# Abfrage abhängig von den Werten die ich erhalte.



## dercheffe (4. Dez 2006)

Man stelle sich vor, ich habe ein Tabelle in einer DB. Diese Tabelle hat 4 Spalten. Aus diesen 4 Spalten sollen nun weitere Abfragen generiert werden. 

```
select * from tabelle2 where tabelle2.wert1 = tabelle1.wert1 and tabelle2.wert2 = tabelle1.wert2 and ...
```

Alle Werte können null sein, ist dies der fall, so ist es kein Kriterum für die folgende Abfrage. 
also wert 3 ist null, dann ist die abfrage:


```
select * from tabelle2 where tabelle2.wert1 = tabelle1.wert1 and tabelle2.wert2 = tabelle1.wert2 and tabelle2.wert4 = tabelle1.wert4
```

Ich weiß aber nicht wie ich das am geschicktesten lösen kann. Muss ich das komplett mit if abfragen machen? 


```
wenn wert1=null{
    wenn wert2=null{
    //hier muss ich ja nochmals überprüfuen ob 3 und 4 null sind usw
    }
    wenn wert3=null
    }
    wenn wert4=null{
    }
    sonst{
    select * from tabelle2 where tabelle2.wert2 = tabelle1.wert2 and tabelle2.wert3 = tabelle1.wert3 and tabelle2.wert4 = tabelle1.wert4
    }
}
wenn wert2=null{

.....
```

das können sehr viele werden. Gibt es da nicht eine bessere Lösung? Die Programmiersprache in diesem Fall wird Perl, aber vieleicht kann ich da noch handeln.
Ideen?
Danke!


----------



## Lupo4u2 (4. Dez 2006)

Ich hoffe ich habe dich jetzt richtig verstanden... Deine Abfrage schliesst immer alle Felder aus die 'null' sind, oder?
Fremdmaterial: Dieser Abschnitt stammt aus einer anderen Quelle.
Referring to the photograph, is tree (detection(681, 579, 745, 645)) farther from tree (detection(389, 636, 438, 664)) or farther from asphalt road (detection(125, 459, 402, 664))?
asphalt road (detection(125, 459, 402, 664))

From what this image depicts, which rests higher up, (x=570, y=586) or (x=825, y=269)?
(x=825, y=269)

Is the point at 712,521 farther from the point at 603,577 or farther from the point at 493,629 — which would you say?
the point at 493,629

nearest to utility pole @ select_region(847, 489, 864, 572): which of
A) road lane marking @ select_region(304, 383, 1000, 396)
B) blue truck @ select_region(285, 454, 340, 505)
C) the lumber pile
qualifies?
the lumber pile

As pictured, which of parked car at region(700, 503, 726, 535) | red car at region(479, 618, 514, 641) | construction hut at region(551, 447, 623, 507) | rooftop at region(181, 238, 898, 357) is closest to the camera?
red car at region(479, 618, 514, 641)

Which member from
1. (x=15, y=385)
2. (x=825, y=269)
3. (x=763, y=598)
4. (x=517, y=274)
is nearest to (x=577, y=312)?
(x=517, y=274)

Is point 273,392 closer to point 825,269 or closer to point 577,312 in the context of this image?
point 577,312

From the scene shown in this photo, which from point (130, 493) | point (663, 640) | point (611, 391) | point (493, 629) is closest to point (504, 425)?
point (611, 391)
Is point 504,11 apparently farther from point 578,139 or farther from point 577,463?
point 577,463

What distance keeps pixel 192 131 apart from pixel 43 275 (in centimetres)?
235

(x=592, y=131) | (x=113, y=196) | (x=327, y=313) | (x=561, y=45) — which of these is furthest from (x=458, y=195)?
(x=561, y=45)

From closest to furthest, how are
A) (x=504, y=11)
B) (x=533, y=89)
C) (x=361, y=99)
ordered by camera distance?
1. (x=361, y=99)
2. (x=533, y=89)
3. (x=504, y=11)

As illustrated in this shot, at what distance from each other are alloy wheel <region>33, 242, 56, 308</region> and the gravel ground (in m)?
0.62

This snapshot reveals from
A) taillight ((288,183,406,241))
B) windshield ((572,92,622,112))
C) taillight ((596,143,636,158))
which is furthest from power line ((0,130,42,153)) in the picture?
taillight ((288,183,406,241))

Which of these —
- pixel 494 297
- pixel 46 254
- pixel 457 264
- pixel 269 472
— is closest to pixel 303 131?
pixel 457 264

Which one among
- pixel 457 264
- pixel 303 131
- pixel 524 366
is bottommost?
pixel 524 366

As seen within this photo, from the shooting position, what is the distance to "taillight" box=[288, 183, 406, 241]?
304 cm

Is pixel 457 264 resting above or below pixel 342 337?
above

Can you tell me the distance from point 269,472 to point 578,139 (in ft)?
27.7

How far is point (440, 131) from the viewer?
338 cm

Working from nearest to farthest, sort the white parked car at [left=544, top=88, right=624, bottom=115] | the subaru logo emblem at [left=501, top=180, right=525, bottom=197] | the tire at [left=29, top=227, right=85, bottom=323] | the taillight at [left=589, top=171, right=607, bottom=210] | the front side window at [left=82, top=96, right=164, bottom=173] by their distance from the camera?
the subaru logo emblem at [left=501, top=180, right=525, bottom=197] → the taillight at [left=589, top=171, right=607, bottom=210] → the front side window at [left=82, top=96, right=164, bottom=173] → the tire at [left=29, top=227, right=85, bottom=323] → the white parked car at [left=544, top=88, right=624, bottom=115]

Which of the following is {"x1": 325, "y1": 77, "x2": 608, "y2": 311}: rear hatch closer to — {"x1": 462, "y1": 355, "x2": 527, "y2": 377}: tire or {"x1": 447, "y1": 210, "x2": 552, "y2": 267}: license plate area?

Hm, das könnte man mit einer Maske realisieren (sieht zwar gleich komisch aus, aber die logik sollte stimmen) :

Du gibst jeder deiner Spalten einen Wert:

Spalte 1 = 1;
Spalte 2 = 3;
Spalte 3 = 5;
Spalte 4 = 7;

Dann nimmst du eine Variable (wir nennen sie mal 'empty'), in der du alle 'null' Werte mit hilfe der oben genannten Werte zusammenzählst:


```
empty = 0; // kein Feld ist 'null' - bisher
Wenn Spalte 1 = null, dann wird empty um 1 erhöht (empty +=1);
Wenn Spalte 2 = null, dann wird empty um 3 erhöht (empty +=3);
Wenn Spalte 3...
```

Und so weiter... Am ende kann die Variable 'empty' 16 (4x4) verschiedene Werte haben. (Je nachdem welche Spalten null sind)
Jetzt kannst du einen Vergleich mit den Werten machen:


```
switch (empty)
{
case  0://kein Feld ist null
case  1:// Spalte 1 ist null
case 12:// Spalte 3 (empty +=5) & Spalte 4 (empty +=7) sind leer
case 16://alle Spalten sind leer...
usw...

}
```

Wie gesagt, das sieht jetzt ein bisschen merkwürdig aus, aber auf diese Art und Weise müsstest du halt nicht tausend if then else Abfragen machen, sondern rechnest einfach immer nur ein bisschen und lässt es ansonsten in einer Schleife laufen... Oder so ähnlich, weiss ja nicht was genau du mit den Abfragen vorhast 

Gruß


----------



## WieselAc (4. Dez 2006)

alternative könntest du aber den Abfrage String auch zusammen bauen. 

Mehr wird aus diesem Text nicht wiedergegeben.